That handles our custom exceptions, but what about the three other exceptions that FastAPI handles by default? You can either handle them in the client (more work but provides a consistent look) or handle them in other functions. I prefer to stick to a single client to handle all exceptions:

        # my_app/exceptions/handler.py

        import logging
        from fastapi import Request, HTTPException
        from fastapi.responses import JSONResponse
        from fastapi.exception_handlers import http_exception_handler
        from fastapi.exceptions import RequestValidationError, ResponseValidationError

        class ExceptionHandlerClient:
            def __init__(self, logger: logging.Logger = None):
                """
                Initializes the ExceptionHandlerClient.

                Args:
                    logger (logging.Logger): Optional logger instance. If not provided, a default logger is created.
                """
                self.logger = logger or logging.getLogger(__name__) 
                self._setup_default_logger()

            def _setup_default_logger(self):
                """Sets up a default logger if none is provided."""
                if not self.logger.handlers:
                    handler = logging.StreamHandler()
                    formatter = logging.Formatter(
                        "%(asctime)s - %(name)s - %(levelname)s - %(message)s"
                    )
                    handler.setFormatter(formatter)
                    self.logger.addHandler(handler)
                    self.logger.setLevel(logging.INFO)

            def __call__(self, request: Request, exception: BaseCustomException) -> JSONResponse:
                """
                Handles the exception and returns a JSONResponse.

                Args:
                    request (Request): The incoming HTTP request.
                    exception (Exception): The exception to handle.

(Stored data entries)
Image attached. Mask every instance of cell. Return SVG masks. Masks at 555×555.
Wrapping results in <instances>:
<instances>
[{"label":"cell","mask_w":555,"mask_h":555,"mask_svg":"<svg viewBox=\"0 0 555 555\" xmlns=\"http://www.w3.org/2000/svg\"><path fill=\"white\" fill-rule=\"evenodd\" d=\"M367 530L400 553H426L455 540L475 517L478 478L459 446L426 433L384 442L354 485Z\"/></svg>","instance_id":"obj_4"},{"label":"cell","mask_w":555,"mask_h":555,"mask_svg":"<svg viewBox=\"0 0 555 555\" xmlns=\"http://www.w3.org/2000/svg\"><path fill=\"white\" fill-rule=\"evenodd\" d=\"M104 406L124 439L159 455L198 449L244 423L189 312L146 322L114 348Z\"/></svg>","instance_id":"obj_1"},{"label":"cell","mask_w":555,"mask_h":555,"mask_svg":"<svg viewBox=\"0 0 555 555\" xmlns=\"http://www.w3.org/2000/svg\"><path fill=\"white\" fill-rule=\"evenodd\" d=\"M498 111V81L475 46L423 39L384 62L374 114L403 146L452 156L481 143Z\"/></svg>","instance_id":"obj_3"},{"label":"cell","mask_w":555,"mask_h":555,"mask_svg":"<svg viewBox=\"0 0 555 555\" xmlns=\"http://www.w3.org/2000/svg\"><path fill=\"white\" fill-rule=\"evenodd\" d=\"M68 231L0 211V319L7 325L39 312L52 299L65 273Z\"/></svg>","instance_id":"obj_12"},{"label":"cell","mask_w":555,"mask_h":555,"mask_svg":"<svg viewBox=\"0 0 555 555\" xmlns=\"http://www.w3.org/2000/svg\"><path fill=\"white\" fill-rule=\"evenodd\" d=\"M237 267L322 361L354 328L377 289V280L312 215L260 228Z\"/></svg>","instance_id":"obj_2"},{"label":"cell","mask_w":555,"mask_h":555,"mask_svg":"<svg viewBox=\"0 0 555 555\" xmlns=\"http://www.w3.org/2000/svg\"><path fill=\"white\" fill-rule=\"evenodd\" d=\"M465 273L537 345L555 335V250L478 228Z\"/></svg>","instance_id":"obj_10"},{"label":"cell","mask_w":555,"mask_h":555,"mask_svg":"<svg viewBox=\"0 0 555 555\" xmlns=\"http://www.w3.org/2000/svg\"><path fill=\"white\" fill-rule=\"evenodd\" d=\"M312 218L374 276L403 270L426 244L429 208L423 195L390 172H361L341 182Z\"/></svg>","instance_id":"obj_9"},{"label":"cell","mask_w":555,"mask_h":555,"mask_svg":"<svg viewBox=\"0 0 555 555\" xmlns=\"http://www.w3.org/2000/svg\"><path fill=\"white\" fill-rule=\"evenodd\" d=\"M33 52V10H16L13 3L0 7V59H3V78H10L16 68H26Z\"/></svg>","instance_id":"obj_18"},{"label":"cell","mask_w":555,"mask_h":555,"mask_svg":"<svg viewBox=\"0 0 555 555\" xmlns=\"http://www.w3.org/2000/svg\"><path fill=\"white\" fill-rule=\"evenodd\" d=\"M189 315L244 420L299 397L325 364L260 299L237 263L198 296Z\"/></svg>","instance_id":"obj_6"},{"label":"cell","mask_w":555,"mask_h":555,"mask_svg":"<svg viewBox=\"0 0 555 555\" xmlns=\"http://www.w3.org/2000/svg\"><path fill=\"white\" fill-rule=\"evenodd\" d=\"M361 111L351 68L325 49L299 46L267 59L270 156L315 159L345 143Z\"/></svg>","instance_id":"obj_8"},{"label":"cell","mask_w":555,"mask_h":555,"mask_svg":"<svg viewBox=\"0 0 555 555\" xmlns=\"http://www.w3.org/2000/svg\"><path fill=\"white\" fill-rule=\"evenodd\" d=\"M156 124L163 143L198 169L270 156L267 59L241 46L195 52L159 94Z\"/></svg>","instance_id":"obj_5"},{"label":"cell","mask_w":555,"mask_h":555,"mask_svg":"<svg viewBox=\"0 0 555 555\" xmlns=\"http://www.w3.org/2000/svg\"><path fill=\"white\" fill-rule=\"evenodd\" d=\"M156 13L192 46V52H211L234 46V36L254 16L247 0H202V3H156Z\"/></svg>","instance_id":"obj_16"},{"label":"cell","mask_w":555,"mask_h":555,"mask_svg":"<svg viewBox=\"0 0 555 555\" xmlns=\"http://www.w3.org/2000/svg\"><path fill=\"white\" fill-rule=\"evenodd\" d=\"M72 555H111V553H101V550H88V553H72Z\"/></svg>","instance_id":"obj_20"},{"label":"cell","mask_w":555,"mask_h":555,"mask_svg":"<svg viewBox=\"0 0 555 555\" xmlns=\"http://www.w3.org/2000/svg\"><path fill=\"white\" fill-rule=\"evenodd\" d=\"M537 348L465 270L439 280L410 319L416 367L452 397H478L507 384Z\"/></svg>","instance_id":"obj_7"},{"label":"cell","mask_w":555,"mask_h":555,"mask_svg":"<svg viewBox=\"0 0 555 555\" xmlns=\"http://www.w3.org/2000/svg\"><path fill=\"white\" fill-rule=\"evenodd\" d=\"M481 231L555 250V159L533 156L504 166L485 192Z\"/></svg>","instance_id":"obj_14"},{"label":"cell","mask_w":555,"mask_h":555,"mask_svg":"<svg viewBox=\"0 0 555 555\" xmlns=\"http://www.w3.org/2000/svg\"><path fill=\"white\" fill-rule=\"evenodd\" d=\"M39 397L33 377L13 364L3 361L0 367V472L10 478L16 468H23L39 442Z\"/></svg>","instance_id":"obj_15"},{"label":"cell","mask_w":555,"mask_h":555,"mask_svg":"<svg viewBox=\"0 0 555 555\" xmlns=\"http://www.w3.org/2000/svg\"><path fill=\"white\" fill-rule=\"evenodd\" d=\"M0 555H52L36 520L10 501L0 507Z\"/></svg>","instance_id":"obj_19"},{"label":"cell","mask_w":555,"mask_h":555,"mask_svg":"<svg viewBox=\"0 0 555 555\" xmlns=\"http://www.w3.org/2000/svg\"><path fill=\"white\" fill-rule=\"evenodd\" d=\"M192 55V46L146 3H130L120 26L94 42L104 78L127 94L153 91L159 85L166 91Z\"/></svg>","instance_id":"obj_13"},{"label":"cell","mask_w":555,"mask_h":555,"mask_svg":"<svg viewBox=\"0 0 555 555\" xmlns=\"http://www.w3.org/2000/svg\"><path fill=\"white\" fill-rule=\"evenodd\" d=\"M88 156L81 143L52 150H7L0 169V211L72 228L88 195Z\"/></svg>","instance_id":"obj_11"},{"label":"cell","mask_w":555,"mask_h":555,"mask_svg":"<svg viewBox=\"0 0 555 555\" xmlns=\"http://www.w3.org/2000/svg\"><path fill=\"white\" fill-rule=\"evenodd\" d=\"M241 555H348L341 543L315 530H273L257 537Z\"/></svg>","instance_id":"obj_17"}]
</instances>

* **Task instructions**:
#1 Translate this sentence from the FastAPI exception-handling passage into Spanish: "You can either handle them in the client (more work but provides a consistent look) or handle them in other functions."
#2 Continue the FastAPI exception-handling passage from the point where it stops.

* **Task-by-task results**:
#1 Puedes manejarlas en el cliente (más trabajo, pero ofrece un aspecto coherente) o manejarlas en otras funciones.

#2
                Returns:
                    JSONResponse: A JSON response containing the exception message.
                """
                message = getattr(exception, "message", str(exception))
                status_code = exception.status_code
                
                self.logger.error(
                    f"Exception occurred while processing request {request.url}: {exception.trace}",
                )
                
                if isinstance(exception, HTTPException):
                    return await http_exception_handler(request, exc)
                if isinstance(exception, RequestValidationError):
                    message = f'Format a message you want from the pydantic error returned'
                    status_code = 400
                if isinstance(exception, ResponseValidationError):
                    message = f'Format a message you want from the pydantic error returned'
                    status_code = 500

                return JSONResponse(
                    content={"message": message},
                    status_code=status_code,
                )

See how we handled the default exceptions in the client and returned the response with the correct status code and message, making use of FastAPI’s default handlers?